WHAT TO PRODUCE
What is needed here is an exact transcription of the entries that follow.

EXTRACTED RECORDS
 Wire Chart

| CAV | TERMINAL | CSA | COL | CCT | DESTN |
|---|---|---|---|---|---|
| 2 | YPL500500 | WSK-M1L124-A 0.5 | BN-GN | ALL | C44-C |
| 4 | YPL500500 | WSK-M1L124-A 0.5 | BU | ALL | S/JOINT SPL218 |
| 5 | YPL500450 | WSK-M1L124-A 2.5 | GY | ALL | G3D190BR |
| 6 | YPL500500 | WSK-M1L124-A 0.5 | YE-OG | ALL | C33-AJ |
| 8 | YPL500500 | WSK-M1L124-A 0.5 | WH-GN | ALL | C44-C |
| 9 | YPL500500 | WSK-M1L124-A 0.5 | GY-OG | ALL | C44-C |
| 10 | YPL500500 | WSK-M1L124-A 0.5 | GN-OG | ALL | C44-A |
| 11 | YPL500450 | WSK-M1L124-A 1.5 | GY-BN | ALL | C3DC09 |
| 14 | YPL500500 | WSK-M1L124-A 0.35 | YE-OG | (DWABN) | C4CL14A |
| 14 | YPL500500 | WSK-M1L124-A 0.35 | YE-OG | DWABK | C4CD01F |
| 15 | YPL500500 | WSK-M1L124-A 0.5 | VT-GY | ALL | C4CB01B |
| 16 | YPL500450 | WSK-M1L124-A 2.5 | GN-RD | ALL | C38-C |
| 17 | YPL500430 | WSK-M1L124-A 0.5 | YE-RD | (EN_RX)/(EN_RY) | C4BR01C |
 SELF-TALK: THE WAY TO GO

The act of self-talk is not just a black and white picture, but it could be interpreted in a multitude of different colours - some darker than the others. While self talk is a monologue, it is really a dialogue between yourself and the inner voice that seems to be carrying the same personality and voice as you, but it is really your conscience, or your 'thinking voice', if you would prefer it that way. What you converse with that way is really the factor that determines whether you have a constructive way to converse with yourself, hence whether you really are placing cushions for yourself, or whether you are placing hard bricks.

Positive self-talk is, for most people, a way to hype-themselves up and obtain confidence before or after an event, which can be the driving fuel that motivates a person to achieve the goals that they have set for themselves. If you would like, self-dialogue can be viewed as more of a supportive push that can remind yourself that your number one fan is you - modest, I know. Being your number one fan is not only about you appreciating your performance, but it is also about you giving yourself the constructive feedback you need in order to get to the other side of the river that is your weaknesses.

RESPONSE FOR THIS EXERCISE
 Wire Chart

| CAV | TERMINAL | CSA | COL | CCT | DESTN |
|---|---|---|---|---|---|
| 2 | YPL500500 | WSK-M1L124-A 0.5 | BN-GN | ALL | C44-C |
| 4 | YPL500500 | WSK-M1L124-A 0.5 | BU | ALL | S/JOINT SPL218 |
| 5 | YPL500450 | WSK-M1L124-A 2.5 | GY | ALL | G3D190BR |
| 6 | YPL500500 | WSK-M1L124-A 0.5 | YE-OG | ALL | C33-AJ |
| 8 | YPL500500 | WSK-M1L124-A 0.5 | WH-GN | ALL | C44-C |
| 9 | YPL500500 | WSK-M1L124-A 0.5 | GY-OG | ALL | C44-C |
| 10 | YPL500500 | WSK-M1L124-A 0.5 | GN-OG | ALL | C44-A |
| 11 | YPL500450 | WSK-M1L124-A 1.5 | GY-BN | ALL | C3DC09 |
| 14 | YPL500500 | WSK-M1L124-A 0.35 | YE-OG | (DWABN) | C4CL14A |
| 14 | YPL500500 | WSK-M1L124-A 0.35 | YE-OG | DWABK | C4CD01F |
| 15 | YPL500500 | WSK-M1L124-A 0.5 | VT-GY | ALL | C4CB01B |
| 16 | YPL500450 | WSK-M1L124-A 2.5 | GN-RD | ALL | C38-C |
| 17 | YPL500430 | WSK-M1L124-A 0.5 | YE-RD | (EN_RX)/(EN_RY) | C4BR01C |
 SELF-TALK: THE WAY TO GO

The act of self-talk is not just a black and white picture, but it could be interpreted in a multitude of different colours - some darker than the others. While self talk is a monologue, it is really a dialogue between yourself and the inner voice that seems to be carrying the same personality and voice as you, but it is really your conscience, or your 'thinking voice', if you would prefer it that way. What you converse with that way is really the factor that determines whether you have a constructive way to converse with yourself, hence whether you really are placing cushions for yourself, or whether you are placing hard bricks.

Positive self-talk is, for most people, a way to hype-themselves up and obtain confidence before or after an event, which can be the driving fuel that motivates a person to achieve the goals that they have set for themselves. If you would like, self-dialogue can be viewed as more of a supportive push that can remind yourself that your number one fan is you - modest, I know. Being your number one fan is not only about you appreciating your performance, but it is also about you giving yourself the constructive feedback you need in order to get to the other side of the river that is your weaknesses.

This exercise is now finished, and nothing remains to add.